The serious business of adult life is often learned through playtime. Children’s games, though seemingly innocent and fun, can have a darker side. Consider the origins of many familiar nursery rhymes. Many of the rules of behavior, including the establishment of a societal pecking order, can be passed down in games.
On the lighter side, we almost universally share fun memories of similar childhood games — chasing, hiding, seeking and tagging. Games can teach us the process of learning, and help us to remember through singing and playing.

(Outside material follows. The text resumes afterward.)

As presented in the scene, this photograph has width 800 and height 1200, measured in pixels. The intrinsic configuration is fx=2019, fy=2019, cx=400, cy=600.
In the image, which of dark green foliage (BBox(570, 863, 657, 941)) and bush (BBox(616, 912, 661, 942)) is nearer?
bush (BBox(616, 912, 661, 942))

This week, writers responded with different insights to the June 17, 2015 prompt: In 99 words (no more, no less) write a story that involves a children’s game or rhyme.
A Game of Marco Polo by Ula Humienik
“Not fair. This pool is too small for a game of Marco Polo.”
“It is not. You’re just a sore loser.”
“Mom, Sandy’s not playing nice again.”
“That’s not true. Take it back.” Sandy reached for Teri’s wrist and grabbed really hard.
“You’re hurting me. Mom. Mom, Sandy’s hurting me.”
“Why isn’t mom answering?”
“I don’t know. She’s probably reading her lady magazines.”
“Mom. Mom. MOM!” Teri rushed out the pool and ran inside. Sandy followed her.
“Mom. Mom! Mom?”
“Quick. Call 911.”
Sight by Paula Moyer
For someone as nearsighted as Jean, swimming in a pool, without contacts or glasses, was a lot like “pin the tail on the donkey.” While her dad, the World War II pilot, had the eagle coveted acuity of 20/15, Jean’s chart said she could see “hand motion” at 20 feet.
Then the optometrist suggested prescription swim goggles. They were especially made for her strength, and they arrived a week after ordering.
She stepped into the pool and applied her goggles. It was like removing the blind. She could see things: The clock on the wall. Lane markers. Other swimmers.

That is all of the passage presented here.